* TO BE DONE: Lay out the listing below as a Markdown table with the columns "Row" and "Line," starting at the line with "From the image, is" and running through the end of the listing. Put one line per row with its row number, skip blank lines, and leave out the pictures.

* Records from a dataset:
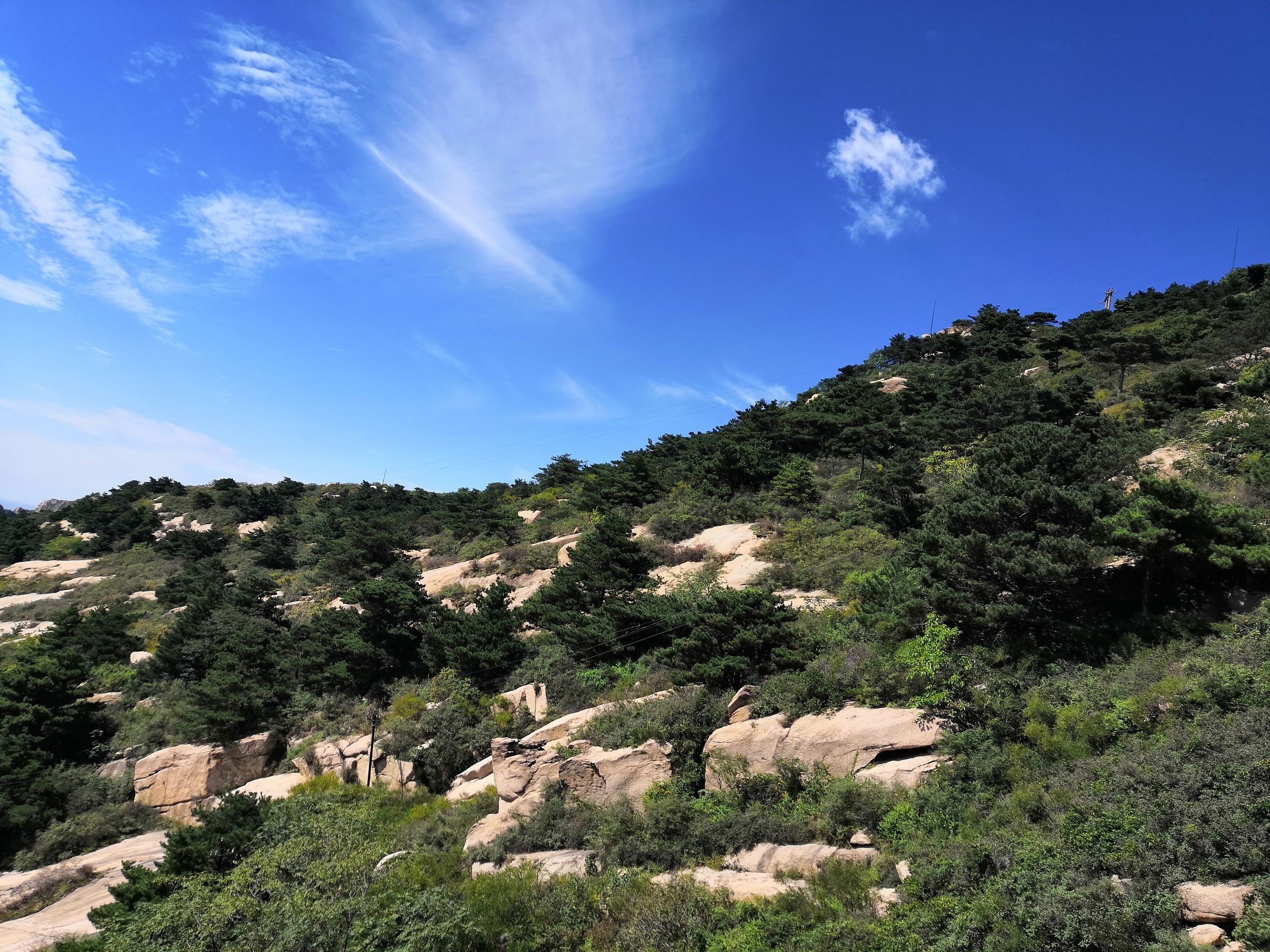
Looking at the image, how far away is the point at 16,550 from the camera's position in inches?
2435

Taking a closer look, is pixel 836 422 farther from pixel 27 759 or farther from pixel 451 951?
pixel 27 759

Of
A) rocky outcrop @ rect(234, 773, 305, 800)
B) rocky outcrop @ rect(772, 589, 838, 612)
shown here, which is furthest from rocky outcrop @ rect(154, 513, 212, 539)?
rocky outcrop @ rect(772, 589, 838, 612)

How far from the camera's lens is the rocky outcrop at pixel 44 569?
53312 mm

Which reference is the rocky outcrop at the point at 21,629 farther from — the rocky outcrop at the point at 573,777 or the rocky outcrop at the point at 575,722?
the rocky outcrop at the point at 573,777

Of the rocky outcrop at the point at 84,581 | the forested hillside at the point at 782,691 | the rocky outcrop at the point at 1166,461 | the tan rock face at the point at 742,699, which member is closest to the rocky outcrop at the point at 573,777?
the forested hillside at the point at 782,691

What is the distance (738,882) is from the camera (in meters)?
10.2

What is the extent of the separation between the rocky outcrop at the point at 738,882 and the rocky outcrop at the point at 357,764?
11920mm

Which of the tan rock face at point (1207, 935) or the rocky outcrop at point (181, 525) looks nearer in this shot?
the tan rock face at point (1207, 935)

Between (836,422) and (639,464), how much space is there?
13.4 m

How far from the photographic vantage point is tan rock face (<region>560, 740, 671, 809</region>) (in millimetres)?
14766

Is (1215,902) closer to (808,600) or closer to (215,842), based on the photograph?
(808,600)

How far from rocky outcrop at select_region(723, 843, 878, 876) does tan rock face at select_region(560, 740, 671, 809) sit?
3.67m

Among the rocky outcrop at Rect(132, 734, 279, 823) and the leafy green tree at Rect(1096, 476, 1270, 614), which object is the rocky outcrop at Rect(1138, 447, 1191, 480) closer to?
the leafy green tree at Rect(1096, 476, 1270, 614)

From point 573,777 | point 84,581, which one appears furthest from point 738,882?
point 84,581
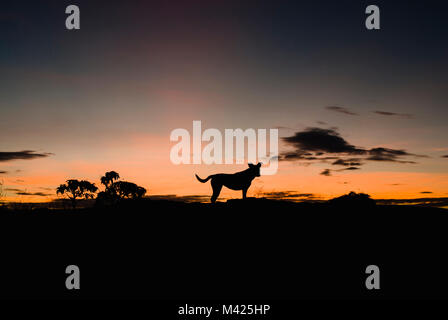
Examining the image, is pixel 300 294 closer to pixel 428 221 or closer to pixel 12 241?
pixel 428 221

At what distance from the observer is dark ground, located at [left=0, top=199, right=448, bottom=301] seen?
11.8 meters

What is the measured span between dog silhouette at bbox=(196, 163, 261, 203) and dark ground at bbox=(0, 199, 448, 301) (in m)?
0.92

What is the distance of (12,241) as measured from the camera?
15094mm

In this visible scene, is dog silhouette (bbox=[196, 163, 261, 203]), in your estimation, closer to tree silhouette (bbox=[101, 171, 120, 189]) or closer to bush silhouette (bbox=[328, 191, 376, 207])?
bush silhouette (bbox=[328, 191, 376, 207])

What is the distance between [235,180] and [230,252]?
245 inches

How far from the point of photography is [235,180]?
64.3ft

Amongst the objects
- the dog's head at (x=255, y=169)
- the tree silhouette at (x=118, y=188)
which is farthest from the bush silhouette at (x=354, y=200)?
the tree silhouette at (x=118, y=188)

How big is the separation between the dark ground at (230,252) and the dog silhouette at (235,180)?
3.01 feet

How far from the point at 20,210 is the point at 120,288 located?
44.0 ft

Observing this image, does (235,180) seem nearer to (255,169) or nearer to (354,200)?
(255,169)

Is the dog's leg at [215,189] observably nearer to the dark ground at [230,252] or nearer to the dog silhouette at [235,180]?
the dog silhouette at [235,180]
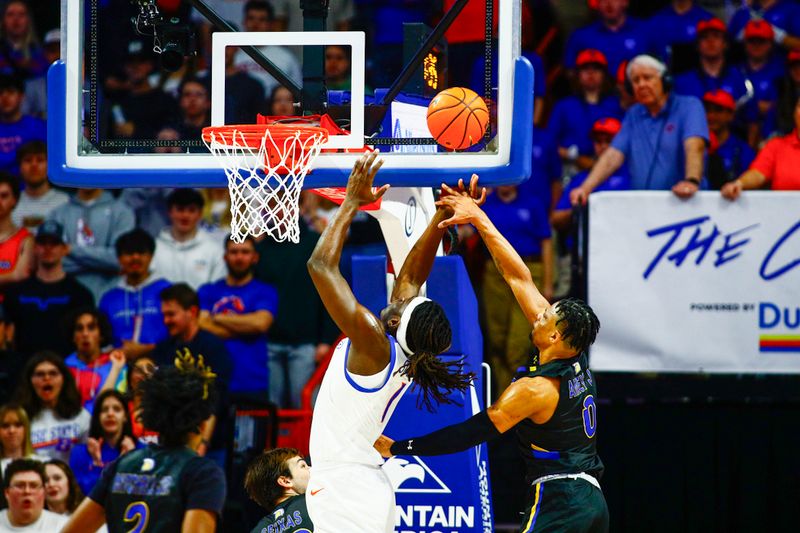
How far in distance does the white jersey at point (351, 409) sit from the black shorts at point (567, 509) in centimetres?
89

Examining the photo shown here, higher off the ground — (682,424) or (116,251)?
(116,251)

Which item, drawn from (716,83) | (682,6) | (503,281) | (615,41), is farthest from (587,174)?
(682,6)

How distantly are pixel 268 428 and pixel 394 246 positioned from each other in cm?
278

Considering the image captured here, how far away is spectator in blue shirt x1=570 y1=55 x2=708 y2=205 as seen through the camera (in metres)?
9.30

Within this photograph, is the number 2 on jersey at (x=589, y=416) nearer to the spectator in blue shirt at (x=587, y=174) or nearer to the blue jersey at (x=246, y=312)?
the spectator in blue shirt at (x=587, y=174)

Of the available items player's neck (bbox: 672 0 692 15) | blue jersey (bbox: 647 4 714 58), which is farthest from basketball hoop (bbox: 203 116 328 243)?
player's neck (bbox: 672 0 692 15)

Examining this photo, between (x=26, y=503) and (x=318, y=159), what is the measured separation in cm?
343

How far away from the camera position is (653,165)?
944 centimetres

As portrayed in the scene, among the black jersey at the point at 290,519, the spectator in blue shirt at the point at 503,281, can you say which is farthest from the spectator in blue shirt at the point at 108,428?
the black jersey at the point at 290,519

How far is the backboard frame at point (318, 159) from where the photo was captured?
651 centimetres

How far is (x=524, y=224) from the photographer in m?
9.94

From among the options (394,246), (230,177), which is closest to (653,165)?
(394,246)

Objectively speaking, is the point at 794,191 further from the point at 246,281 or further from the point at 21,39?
the point at 21,39

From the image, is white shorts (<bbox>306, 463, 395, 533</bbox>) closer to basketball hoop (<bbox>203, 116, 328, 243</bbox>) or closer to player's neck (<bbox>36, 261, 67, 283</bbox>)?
basketball hoop (<bbox>203, 116, 328, 243</bbox>)
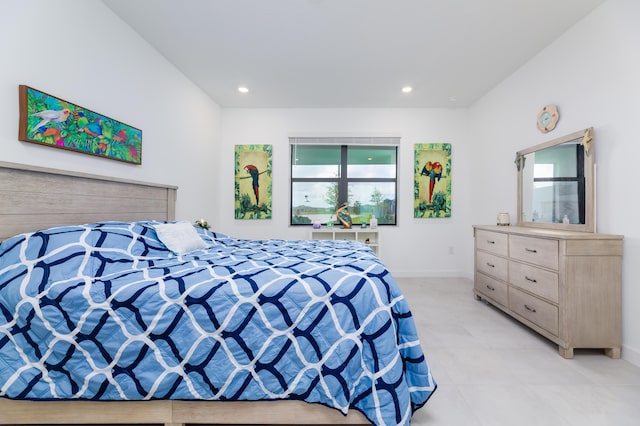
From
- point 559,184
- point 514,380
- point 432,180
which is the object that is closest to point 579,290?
point 514,380

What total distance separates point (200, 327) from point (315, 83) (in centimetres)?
296

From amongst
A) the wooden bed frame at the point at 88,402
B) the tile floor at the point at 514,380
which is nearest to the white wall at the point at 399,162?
the tile floor at the point at 514,380

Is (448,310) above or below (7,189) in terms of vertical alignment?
below

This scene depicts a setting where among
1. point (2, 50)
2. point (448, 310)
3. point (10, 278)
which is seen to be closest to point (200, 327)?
point (10, 278)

* OUTPUT FOR THIS EXERCISE:
| Row | Line |
|---|---|
| 1 | From the image, is white shorts (<bbox>306, 463, 395, 533</bbox>) closer to basketball hoop (<bbox>203, 116, 328, 243</bbox>) or closer to player's neck (<bbox>36, 261, 67, 283</bbox>)? |
| 2 | basketball hoop (<bbox>203, 116, 328, 243</bbox>) |
| 3 | From |
| 4 | - point 559,184 |
| 5 | - point 514,380 |
| 6 | - point 432,180 |
| 7 | which is the object that is closest to point 579,290? |
| 8 | point 514,380 |
| 9 | What total distance separates point (200, 327) from point (315, 83) (in centimetres)? |
| 10 | 296 |
| 11 | From amongst |
| 12 | A) the wooden bed frame at the point at 88,402 |
| 13 | B) the tile floor at the point at 514,380 |
| 14 | which is nearest to the white wall at the point at 399,162? |
| 15 | the tile floor at the point at 514,380 |
| 16 | Is (448,310) above or below (7,189) in terms of vertical alignment? |
| 17 | below |
| 18 | This scene depicts a setting where among |
| 19 | 1. point (2, 50) |
| 20 | 2. point (448, 310) |
| 21 | 3. point (10, 278) |
| 22 | which is seen to be closest to point (200, 327)? |
| 23 | point (10, 278) |